Here’s a Stan program that implements the Heckman likelihood and fits the program to fake data. It recovers the parameters well. I haven’t yet fitted it to repeated simulated datasets though.
EDIT: The code below has an error in the likelihood, which @RachaelMeager caught in her post below (link). Follow the link for the explanation, the correct code, and an extension!

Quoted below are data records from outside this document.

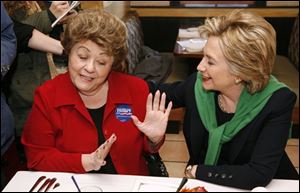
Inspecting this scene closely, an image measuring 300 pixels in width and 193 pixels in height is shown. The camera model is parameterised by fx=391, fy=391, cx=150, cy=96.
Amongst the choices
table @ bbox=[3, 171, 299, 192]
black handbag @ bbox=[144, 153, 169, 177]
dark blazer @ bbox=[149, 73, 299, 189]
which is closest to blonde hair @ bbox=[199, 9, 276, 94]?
dark blazer @ bbox=[149, 73, 299, 189]

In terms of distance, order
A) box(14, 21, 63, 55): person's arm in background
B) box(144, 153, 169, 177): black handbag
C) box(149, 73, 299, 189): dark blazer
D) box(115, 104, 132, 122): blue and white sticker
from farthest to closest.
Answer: box(14, 21, 63, 55): person's arm in background, box(144, 153, 169, 177): black handbag, box(115, 104, 132, 122): blue and white sticker, box(149, 73, 299, 189): dark blazer

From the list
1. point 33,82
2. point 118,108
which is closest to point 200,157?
point 118,108

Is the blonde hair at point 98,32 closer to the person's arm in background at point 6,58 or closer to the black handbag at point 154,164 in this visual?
the person's arm in background at point 6,58

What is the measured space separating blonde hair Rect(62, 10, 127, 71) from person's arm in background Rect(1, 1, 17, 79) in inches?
9.2

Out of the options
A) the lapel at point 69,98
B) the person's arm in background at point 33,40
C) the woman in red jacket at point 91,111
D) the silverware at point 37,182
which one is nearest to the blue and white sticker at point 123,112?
the woman in red jacket at point 91,111

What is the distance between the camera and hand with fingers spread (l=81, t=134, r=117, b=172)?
1321 mm

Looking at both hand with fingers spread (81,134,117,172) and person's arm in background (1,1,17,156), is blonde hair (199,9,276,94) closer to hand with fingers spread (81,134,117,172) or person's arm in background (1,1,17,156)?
hand with fingers spread (81,134,117,172)

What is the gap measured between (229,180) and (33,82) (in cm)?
112

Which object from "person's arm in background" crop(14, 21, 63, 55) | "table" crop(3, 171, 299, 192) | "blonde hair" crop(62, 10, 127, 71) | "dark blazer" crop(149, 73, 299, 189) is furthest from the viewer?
"person's arm in background" crop(14, 21, 63, 55)

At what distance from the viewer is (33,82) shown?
1949mm

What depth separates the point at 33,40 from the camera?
74.3 inches

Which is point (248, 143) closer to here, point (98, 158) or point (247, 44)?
point (247, 44)

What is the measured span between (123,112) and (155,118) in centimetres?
16

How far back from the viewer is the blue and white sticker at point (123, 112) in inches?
62.5
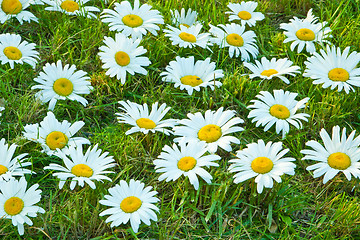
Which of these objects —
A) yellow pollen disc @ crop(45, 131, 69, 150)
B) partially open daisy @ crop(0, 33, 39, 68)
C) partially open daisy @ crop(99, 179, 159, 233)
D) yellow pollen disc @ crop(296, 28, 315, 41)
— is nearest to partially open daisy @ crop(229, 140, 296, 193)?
partially open daisy @ crop(99, 179, 159, 233)

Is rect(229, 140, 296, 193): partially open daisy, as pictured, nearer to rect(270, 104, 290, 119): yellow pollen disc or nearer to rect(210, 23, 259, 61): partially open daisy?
rect(270, 104, 290, 119): yellow pollen disc

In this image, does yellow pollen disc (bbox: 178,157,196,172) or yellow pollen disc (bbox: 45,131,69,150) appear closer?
yellow pollen disc (bbox: 178,157,196,172)

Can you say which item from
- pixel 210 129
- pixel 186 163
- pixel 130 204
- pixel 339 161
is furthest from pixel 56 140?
pixel 339 161

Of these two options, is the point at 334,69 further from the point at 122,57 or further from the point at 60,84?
the point at 60,84

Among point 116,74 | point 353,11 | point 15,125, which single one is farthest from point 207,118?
point 353,11

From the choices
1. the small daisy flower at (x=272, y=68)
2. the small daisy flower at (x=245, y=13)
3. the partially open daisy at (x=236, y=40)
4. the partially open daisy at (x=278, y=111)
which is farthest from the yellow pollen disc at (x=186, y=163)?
the small daisy flower at (x=245, y=13)

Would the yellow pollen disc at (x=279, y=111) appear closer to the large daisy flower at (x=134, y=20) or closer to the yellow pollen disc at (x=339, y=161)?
the yellow pollen disc at (x=339, y=161)
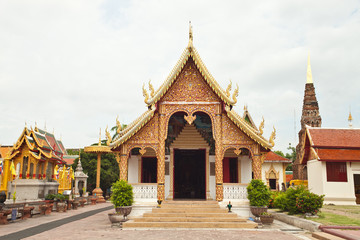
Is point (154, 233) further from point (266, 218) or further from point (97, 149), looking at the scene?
point (97, 149)

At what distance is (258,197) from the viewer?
1184 cm

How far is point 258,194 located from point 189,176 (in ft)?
17.4

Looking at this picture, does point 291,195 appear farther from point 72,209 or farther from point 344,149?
point 72,209

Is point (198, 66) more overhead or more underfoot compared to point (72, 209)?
more overhead

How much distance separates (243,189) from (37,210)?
1154 cm

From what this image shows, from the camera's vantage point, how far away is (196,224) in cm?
1072

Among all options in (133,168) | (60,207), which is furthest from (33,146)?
(133,168)

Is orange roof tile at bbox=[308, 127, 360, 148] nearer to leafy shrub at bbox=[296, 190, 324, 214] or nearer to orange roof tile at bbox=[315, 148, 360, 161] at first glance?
orange roof tile at bbox=[315, 148, 360, 161]

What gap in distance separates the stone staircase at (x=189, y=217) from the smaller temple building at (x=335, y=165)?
825cm

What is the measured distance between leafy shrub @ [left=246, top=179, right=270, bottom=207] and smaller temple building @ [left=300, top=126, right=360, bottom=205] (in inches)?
269

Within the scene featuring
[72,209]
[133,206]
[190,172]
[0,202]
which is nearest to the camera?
[133,206]

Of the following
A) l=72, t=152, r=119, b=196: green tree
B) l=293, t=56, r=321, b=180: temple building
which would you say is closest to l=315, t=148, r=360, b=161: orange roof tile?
l=72, t=152, r=119, b=196: green tree

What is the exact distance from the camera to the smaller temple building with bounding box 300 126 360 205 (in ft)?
59.2

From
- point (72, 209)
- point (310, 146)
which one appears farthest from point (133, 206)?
point (310, 146)
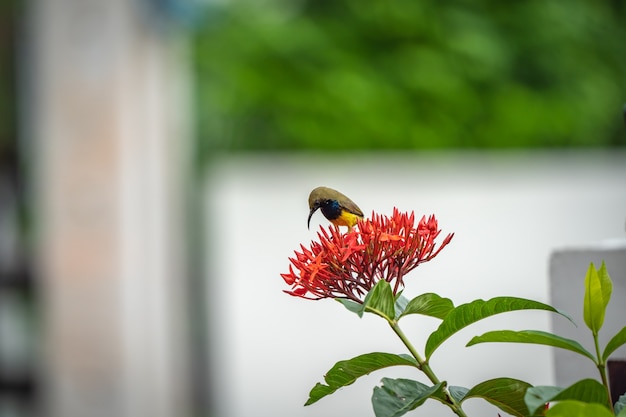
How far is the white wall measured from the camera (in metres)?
3.67

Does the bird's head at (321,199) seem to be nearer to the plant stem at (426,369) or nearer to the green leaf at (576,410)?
the plant stem at (426,369)

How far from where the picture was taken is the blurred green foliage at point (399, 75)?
5.20 meters

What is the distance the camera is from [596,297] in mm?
614

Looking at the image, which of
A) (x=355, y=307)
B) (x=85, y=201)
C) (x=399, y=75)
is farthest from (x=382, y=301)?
(x=399, y=75)

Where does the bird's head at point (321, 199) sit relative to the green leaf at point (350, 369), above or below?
above

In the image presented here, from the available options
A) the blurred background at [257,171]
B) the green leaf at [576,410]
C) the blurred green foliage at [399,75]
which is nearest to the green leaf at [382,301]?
the green leaf at [576,410]

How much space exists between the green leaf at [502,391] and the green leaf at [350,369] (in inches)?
1.8

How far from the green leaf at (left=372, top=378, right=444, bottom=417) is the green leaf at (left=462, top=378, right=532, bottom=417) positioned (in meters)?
0.03

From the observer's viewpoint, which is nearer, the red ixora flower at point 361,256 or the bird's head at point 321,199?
the red ixora flower at point 361,256

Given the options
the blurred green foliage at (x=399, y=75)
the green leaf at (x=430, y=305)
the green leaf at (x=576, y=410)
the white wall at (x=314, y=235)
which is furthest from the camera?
the blurred green foliage at (x=399, y=75)

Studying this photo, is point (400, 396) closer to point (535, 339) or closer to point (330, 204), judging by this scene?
point (535, 339)

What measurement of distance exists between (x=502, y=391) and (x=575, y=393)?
0.25ft

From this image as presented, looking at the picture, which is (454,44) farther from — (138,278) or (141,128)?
(138,278)

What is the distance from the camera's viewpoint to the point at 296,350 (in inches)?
152
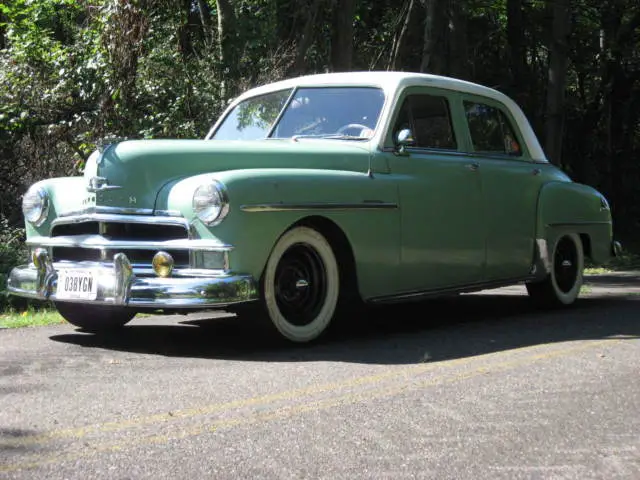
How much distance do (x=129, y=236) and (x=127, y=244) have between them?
4.7 inches

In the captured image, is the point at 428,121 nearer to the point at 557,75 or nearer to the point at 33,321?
the point at 33,321

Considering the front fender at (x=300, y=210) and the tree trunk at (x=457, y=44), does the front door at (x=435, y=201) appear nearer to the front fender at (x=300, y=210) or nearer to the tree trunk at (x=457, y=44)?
the front fender at (x=300, y=210)

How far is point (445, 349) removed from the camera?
6203 millimetres

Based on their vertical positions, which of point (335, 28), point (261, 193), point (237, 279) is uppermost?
point (335, 28)

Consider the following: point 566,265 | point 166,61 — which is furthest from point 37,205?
point 166,61

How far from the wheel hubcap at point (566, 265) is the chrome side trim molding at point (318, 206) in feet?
8.71

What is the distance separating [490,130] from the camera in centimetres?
816

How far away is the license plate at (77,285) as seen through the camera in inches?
233

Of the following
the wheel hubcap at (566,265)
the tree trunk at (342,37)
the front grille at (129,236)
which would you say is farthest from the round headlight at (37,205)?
the tree trunk at (342,37)

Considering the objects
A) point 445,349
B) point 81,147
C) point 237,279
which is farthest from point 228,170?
point 81,147

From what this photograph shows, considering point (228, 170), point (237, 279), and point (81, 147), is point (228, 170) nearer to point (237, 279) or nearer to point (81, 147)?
point (237, 279)

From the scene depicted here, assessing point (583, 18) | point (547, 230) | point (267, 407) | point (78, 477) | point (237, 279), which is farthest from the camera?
point (583, 18)

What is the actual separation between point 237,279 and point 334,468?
2.33 meters

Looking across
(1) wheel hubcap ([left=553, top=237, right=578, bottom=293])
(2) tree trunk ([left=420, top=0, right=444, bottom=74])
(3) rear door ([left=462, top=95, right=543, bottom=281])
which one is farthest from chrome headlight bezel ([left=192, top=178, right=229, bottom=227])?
(2) tree trunk ([left=420, top=0, right=444, bottom=74])
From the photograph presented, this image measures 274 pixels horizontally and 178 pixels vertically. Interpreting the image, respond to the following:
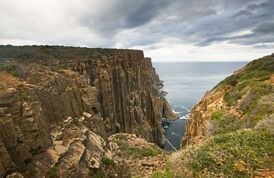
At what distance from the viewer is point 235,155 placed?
16938 millimetres

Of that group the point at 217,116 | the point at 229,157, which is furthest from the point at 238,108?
the point at 229,157

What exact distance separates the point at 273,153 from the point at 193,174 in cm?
444

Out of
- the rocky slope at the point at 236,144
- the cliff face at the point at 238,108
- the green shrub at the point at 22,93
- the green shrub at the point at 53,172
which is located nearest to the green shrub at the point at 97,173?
the green shrub at the point at 53,172

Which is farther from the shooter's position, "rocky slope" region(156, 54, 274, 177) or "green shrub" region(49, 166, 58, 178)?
"green shrub" region(49, 166, 58, 178)

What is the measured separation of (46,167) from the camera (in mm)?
16891

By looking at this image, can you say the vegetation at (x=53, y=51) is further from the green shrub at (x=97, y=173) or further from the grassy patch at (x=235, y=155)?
the grassy patch at (x=235, y=155)

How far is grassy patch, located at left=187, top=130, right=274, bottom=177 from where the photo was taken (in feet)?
51.5

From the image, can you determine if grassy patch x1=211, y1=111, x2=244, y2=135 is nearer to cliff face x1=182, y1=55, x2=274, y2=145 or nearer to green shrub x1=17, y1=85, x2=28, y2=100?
cliff face x1=182, y1=55, x2=274, y2=145

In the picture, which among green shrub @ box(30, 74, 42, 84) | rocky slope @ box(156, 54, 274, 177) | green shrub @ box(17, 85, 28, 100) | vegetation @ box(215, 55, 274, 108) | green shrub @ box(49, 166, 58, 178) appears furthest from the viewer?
vegetation @ box(215, 55, 274, 108)

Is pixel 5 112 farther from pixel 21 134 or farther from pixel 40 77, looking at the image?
pixel 40 77

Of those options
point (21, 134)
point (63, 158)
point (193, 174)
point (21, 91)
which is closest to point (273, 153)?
point (193, 174)

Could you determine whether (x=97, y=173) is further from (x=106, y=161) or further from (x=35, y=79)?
(x=35, y=79)

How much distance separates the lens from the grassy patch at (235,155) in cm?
1569

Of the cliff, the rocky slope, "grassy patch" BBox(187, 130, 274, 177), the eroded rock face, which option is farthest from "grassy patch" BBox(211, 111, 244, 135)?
the eroded rock face
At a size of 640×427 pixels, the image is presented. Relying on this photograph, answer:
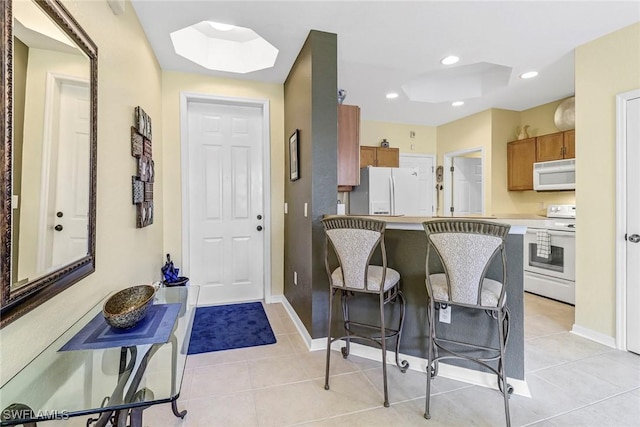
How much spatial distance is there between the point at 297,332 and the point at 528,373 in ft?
5.74

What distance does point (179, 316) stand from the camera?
1373mm

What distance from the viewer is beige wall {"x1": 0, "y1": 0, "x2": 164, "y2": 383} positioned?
1009mm

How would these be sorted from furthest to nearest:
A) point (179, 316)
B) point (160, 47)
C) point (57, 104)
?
1. point (160, 47)
2. point (179, 316)
3. point (57, 104)

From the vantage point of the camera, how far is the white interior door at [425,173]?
5.33 meters

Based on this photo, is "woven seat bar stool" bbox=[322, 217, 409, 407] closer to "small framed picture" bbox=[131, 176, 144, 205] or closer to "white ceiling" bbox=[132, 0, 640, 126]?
"small framed picture" bbox=[131, 176, 144, 205]

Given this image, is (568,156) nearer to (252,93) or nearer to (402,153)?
(402,153)

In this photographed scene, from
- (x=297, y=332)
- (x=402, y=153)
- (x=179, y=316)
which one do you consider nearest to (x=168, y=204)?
(x=297, y=332)

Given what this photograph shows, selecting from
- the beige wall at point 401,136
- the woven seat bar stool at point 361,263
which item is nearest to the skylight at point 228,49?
the woven seat bar stool at point 361,263

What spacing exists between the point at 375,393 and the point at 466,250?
1036 millimetres

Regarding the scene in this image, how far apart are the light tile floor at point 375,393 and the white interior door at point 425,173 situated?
321cm

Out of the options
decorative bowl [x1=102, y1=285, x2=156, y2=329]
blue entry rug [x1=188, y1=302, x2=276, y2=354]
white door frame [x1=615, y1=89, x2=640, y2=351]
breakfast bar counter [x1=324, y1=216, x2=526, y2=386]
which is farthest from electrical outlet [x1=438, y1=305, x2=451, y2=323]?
decorative bowl [x1=102, y1=285, x2=156, y2=329]

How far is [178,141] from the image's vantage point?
3168 millimetres

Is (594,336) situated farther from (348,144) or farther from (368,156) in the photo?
(368,156)

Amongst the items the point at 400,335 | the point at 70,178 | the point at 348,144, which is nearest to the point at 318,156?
the point at 348,144
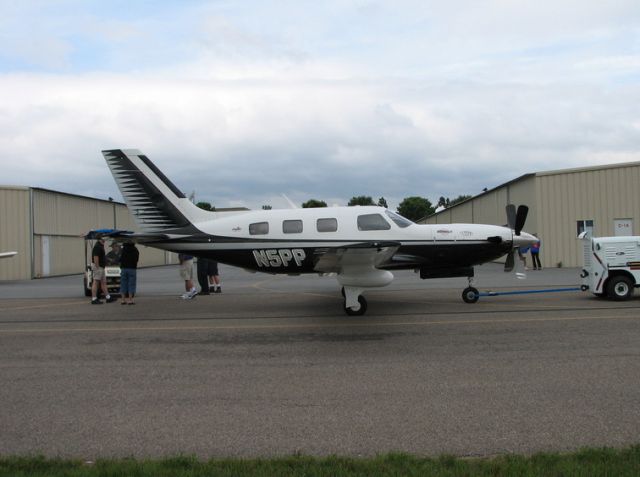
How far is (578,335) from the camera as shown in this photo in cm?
946

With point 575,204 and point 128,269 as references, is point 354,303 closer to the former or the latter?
point 128,269

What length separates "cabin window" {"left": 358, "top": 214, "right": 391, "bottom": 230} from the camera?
13.6 m

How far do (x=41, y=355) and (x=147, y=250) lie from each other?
129 ft

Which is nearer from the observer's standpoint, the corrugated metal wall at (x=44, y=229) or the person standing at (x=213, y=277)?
the person standing at (x=213, y=277)

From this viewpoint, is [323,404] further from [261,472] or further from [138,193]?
[138,193]

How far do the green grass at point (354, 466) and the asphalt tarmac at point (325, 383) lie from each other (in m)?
0.29

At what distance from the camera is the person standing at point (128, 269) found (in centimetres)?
1597

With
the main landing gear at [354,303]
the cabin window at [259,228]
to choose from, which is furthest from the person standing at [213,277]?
the main landing gear at [354,303]

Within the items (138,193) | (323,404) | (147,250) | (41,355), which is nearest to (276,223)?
(138,193)

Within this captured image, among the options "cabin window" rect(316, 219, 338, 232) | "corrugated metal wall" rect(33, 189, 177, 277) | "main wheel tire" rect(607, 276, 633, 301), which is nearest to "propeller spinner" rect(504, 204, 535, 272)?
"main wheel tire" rect(607, 276, 633, 301)

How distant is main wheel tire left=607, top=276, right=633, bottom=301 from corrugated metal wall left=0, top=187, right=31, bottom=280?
27.9 meters

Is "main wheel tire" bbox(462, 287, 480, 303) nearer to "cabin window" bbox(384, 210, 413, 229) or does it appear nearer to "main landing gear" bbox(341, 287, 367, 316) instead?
"cabin window" bbox(384, 210, 413, 229)

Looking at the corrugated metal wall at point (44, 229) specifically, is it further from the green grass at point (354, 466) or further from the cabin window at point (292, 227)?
the green grass at point (354, 466)

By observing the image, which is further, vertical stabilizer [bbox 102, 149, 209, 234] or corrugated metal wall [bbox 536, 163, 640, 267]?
corrugated metal wall [bbox 536, 163, 640, 267]
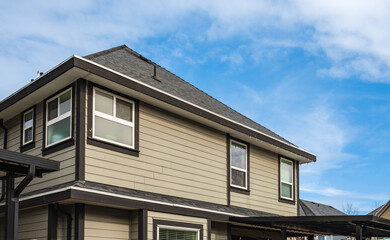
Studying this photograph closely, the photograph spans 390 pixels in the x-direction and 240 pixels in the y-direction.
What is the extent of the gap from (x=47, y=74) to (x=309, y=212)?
17.0 meters

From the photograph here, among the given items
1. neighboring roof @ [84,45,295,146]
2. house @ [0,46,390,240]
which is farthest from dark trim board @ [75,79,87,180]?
neighboring roof @ [84,45,295,146]

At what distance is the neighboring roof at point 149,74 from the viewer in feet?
37.6

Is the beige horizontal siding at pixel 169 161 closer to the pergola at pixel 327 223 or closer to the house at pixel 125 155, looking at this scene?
the house at pixel 125 155

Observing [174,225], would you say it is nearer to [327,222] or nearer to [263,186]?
[327,222]

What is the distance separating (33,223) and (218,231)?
498cm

The likelihood contribution for observed units below should be:
log(Phi(sqrt(1 - rho^2)^(-1)*(mu_y2[n_pos[n]]
+ rho / sd1
* (y1[n] - mu_y1[n]))));
but is erroneously coded as:
log(Phi(sqrt(1 - rho^2)^(-1)*(mu_y2[n_pos[n]]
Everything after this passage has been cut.